A personal archive of algorithmic decision-making, heuristics, and strategy patterns. Built for clarity through code.
This project is a structured knowledge base that captures possible ways through algorithmic problems.
Rather than focusing on raw code or platform solutions, this vault documents:
- 🧩 Problem breakdowns
- 🚧 Initial approaches and where they fail
- ✅ Optimal strategies and key insights
- 🧠 Heuristics used in real-time decision-making
⚠️ Common traps and false starts- 🧭 Meta-patterns that reappear across problems
It's part of a broader effort to externalize reasoning, build reusable mental models, and eventually train intelligent agents to think with context.

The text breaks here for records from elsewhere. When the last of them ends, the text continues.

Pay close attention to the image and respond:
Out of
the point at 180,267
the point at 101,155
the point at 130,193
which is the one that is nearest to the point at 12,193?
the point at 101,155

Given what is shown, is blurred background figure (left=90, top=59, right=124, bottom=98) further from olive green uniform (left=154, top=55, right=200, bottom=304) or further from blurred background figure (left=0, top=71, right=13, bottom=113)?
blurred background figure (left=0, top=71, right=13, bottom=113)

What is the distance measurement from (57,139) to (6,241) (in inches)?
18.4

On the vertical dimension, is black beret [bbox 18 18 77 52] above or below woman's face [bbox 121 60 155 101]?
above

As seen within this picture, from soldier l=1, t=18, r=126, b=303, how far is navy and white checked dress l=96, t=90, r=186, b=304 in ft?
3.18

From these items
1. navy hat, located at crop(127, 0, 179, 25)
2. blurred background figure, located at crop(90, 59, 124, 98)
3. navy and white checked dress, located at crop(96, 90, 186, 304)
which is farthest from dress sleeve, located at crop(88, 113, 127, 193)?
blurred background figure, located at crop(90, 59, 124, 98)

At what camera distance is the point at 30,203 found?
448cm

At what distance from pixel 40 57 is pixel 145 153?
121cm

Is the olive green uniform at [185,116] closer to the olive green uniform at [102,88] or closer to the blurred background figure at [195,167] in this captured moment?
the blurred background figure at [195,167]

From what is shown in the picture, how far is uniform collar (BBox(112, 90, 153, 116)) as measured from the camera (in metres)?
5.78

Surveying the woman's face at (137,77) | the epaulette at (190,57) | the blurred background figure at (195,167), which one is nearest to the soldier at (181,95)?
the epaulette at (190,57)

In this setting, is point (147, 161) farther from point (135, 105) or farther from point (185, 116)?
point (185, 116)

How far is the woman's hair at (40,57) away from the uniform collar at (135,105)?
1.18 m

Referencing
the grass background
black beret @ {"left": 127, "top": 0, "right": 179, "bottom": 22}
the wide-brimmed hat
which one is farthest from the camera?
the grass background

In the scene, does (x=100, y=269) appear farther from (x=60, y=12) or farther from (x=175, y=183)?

Most tutorials focus on what to do.
This vault focuses on how and why certain decisions are made — especially when:
- Multiple solutions exist
- Tradeoffs between speed, memory, and simplicity emerge
- Failure paths reveal deeper understanding
- You want to teach AI how humans actually reason
Problems are organized by source:
/problems/
├── leetcode/
├── hackerrank/
├── geeksforgeeks/
├── advent-of-code/
Each file is a standalone markdown document using a consistent format with metadata, rephrased summaries, strategy notes, and general insights.

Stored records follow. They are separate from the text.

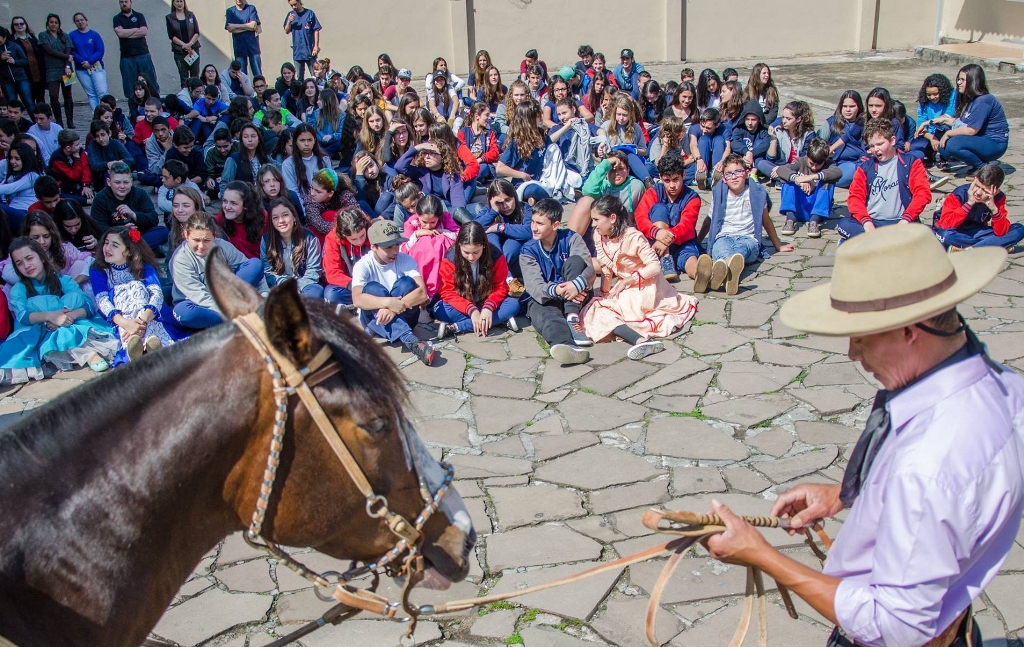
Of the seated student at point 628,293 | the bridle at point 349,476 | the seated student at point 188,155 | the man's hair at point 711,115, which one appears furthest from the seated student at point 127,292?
the man's hair at point 711,115

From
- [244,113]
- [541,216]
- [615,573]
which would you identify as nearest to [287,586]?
[615,573]

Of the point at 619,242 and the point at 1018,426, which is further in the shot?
the point at 619,242

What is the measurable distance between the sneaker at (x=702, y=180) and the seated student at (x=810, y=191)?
1.35 meters

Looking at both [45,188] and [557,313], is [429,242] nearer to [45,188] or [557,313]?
[557,313]

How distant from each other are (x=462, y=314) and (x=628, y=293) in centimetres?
149

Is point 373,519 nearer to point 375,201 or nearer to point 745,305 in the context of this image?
point 745,305

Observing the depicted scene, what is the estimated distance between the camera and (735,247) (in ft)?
29.3

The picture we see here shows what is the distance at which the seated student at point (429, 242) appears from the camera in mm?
8289

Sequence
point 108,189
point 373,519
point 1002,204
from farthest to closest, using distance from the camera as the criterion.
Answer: point 108,189, point 1002,204, point 373,519

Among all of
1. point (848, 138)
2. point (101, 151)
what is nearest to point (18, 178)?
point (101, 151)

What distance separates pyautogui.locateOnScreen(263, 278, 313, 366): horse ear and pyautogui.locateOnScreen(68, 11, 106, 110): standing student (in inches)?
642

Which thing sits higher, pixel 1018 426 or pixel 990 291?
pixel 1018 426

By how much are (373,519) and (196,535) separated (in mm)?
474

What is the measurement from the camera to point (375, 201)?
10.9 metres
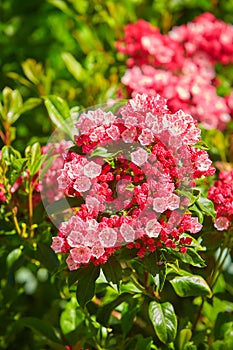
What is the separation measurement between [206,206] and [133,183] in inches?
5.9

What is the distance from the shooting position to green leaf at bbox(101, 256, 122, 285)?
46.8 inches

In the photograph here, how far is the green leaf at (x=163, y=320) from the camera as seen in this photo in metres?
1.32

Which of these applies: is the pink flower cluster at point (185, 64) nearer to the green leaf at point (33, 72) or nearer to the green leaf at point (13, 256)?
the green leaf at point (33, 72)

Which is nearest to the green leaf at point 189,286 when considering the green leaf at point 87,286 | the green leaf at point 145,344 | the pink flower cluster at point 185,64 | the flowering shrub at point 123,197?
the flowering shrub at point 123,197

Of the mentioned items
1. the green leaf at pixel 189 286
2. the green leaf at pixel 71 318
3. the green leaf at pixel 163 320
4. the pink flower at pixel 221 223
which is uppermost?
the pink flower at pixel 221 223

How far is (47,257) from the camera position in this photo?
1453 mm

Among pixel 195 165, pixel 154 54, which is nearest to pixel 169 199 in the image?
pixel 195 165

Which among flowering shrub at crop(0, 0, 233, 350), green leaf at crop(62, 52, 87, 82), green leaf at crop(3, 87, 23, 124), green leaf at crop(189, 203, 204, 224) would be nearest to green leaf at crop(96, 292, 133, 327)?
→ flowering shrub at crop(0, 0, 233, 350)

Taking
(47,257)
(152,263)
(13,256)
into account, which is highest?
(152,263)

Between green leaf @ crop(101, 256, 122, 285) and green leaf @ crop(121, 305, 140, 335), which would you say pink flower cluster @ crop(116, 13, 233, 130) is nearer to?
green leaf @ crop(121, 305, 140, 335)

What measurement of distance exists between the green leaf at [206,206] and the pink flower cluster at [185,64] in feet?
1.94

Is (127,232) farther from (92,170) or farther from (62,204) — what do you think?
(62,204)

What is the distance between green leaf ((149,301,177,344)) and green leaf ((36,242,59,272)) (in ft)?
0.74

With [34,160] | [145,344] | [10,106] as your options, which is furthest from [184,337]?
[10,106]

- No LeetCode, HackerRank, or GfG content has been copied or redistributed.
- All summaries, insights, and heuristics are written originally based on problem-solving experience or public domain understanding.
- This vault is about reasoning, not solution sharing.

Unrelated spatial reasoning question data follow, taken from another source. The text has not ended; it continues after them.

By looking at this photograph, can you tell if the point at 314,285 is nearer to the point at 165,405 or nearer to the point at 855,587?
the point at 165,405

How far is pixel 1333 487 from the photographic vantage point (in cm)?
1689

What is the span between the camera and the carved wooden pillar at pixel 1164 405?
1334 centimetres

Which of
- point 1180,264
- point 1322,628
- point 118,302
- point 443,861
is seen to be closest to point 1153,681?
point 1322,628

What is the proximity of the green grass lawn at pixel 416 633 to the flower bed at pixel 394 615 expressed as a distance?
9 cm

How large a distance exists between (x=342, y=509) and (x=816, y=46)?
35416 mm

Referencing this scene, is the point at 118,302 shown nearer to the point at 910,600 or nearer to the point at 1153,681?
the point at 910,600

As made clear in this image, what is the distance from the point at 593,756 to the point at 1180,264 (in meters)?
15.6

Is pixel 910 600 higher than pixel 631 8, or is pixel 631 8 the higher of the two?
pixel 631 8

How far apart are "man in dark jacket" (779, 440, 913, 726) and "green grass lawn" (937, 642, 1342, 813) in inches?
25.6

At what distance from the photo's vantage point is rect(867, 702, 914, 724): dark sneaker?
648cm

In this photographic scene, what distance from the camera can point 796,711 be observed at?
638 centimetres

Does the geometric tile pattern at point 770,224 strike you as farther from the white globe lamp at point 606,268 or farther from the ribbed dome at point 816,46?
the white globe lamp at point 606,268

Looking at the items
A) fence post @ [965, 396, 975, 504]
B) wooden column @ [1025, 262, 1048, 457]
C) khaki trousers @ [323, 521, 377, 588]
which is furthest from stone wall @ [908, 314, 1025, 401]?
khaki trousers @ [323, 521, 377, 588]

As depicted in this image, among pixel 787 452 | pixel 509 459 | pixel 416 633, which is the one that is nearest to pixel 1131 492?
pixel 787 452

This project may evolve into:
- A dataset for AI training or fine-tuning
- A searchable, taggable reference for engineers
- A framework for teaching decision-making over syntax
- An open-source mental model index for real-world problem solving
"This is how I externalize the invisible parts of thinking — and turn them into tools."
MIT License — see LICENSE.md
You are free to use, remix, or build upon this work. Attribution is appreciated.